What is needed => Leave every picture out and write out the records below exactly.

Material =>
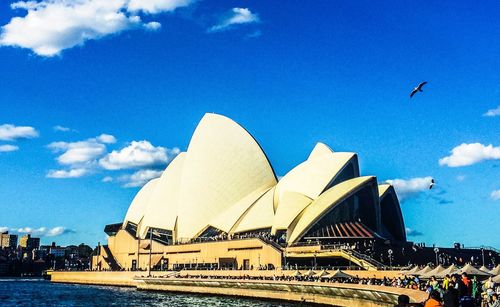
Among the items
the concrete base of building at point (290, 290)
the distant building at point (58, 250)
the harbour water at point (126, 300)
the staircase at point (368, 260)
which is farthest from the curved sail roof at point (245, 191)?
the distant building at point (58, 250)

Response to this exercise =>
Among the items
the concrete base of building at point (290, 290)
the distant building at point (58, 250)
the harbour water at point (126, 300)
the staircase at point (368, 260)
which is farthest from the curved sail roof at point (245, 191)?
the distant building at point (58, 250)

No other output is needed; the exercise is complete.